#### Consignes:
1) Répondez à ces questions sur le texte ci-dessous consacré aux préjugés envers la Turquie :
(a) Que voulait savoir l'amie du frère qui préparait un voyage en Turquie ?
(b) Quel film la collègue finit-elle par mentionner ?
(c) Qu'est-ce que la collègue trouvait pas « très commun » ?
2) Comptez les lignes des enregistrements ci-dessous qui contiennent la chaîne "with", en tenant compte de la casse. Donnez uniquement ce nombre.

#### Texte fourni:
++++

Publié le | par Ilker TEKIN | Nombre de visite 468
Turquie - France - Europe : ou lorsque les préjugés font office de "pensée".

En tant Français d’origine turque, je connais la Turquie, ses habitants, ses régions, ses qualités et ses défauts. J’ai parfois discuté de la Turquie avec des gens qui, bien que ne connaissant pas ce pays, en avaient tout de même un préjugé plus ou moins négatif.

Ainsi, pour certains, la Turquie qu’ils imaginent est un pays islamiste, où les lois islamiques seraient en vigueur, où toutes les femmes doivent porter un voile, et où les hommes sont intégristes. Une anecdote qui résume assez bien cette situation, c’est la demande d’une amie de mon frère et qui préparait un voyage en Turquie de savoir si elle pouvait se promener en t-shirt dans les rues. Le fait de poser une telle question montre à quel point la Turquie est un pays mal connu d’une part et ayant une image brouillée d’autre part.

Un autre exemple, qui illustre l’approche négative et caricaturale de la Turquie, une collègue qui trouvait mon prénom pas « très commun » me demande mes origines, je lui réponds et lui demande, à mon tour, si elle connaissait la Turquie ? Réponse négative, hormis les banalités habituelles comme les « moustaches chez les hommes », elle finit quand même par mentionner le film d’Oliver Stone « midnight express », rajoutant avec zèle, lorsque je fis la remarque qu’il ne s’agissait là que d’un film, « oui mais tiré d’un fait réel » – la référence « midnight express » vient d’ailleurs assez souvent, eu égard au nombre de diffusions de ce film dans les télévisions françaises. Se faire une idée d’un pays et de ses habitants à travers une fiction cinématographique, même tiré d’un fait réel, en oubliant la part de subjectivité des scénaristes, des réalisateurs, c’est assurément manquer de jugement. Mais sachant que c’est le cas, et que dans le film de Stone, les Turcs et la Turquie y ont une image déplorable voire détestable, on peut deviner ce que cette collègue pouvait alors penser, consciemment ou pas, des Turcs.

++++

#### Données fournies:
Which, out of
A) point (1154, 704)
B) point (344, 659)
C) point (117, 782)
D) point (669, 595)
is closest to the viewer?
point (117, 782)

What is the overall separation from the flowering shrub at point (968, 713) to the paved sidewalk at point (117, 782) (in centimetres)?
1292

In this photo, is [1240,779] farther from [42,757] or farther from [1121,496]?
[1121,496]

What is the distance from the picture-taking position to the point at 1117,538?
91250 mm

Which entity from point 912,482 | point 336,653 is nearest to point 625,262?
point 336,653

++++

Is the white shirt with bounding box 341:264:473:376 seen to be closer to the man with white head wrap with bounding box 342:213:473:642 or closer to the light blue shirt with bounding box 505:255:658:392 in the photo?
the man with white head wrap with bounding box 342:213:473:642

++++

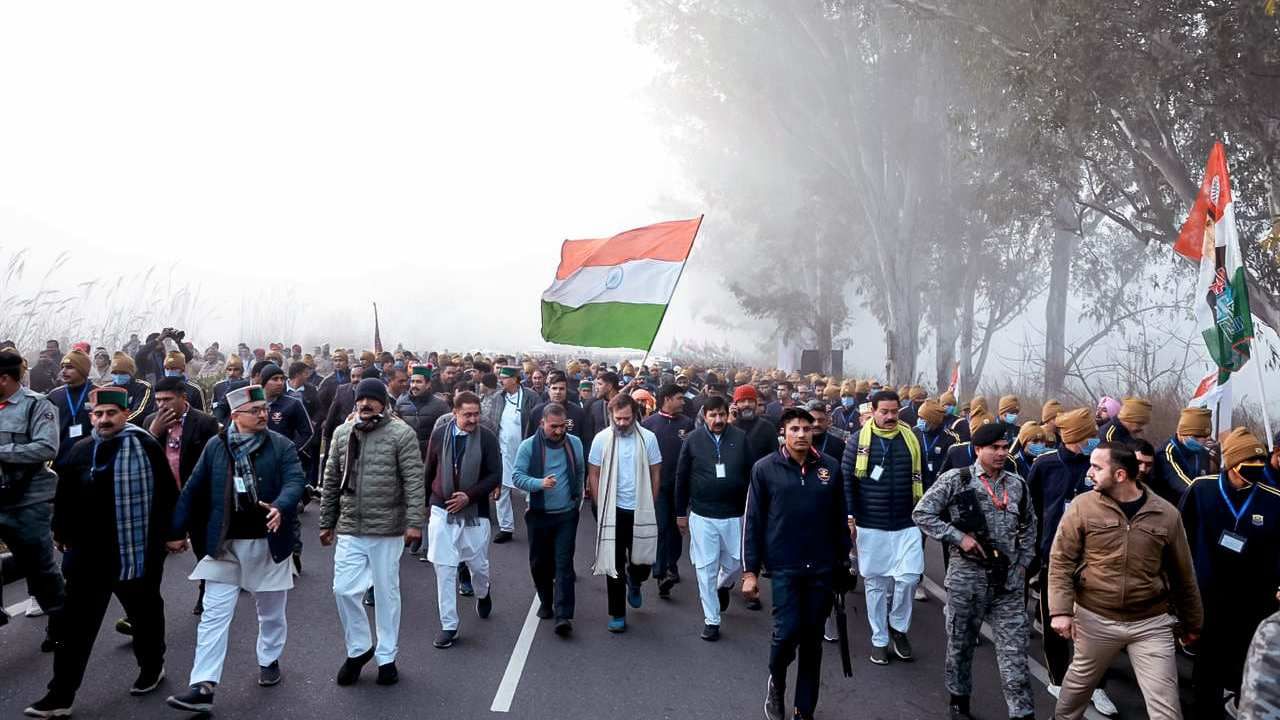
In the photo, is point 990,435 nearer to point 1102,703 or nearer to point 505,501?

++++

#### Réponses:
1)
(a) Elle voulait savoir si elle pouvait se promener en t-shirt dans les rues.
(b) Elle mentionne « midnight express », le film d'Oliver Stone.
(c) Elle trouvait le prénom de l'auteur pas « très commun ».

2) 2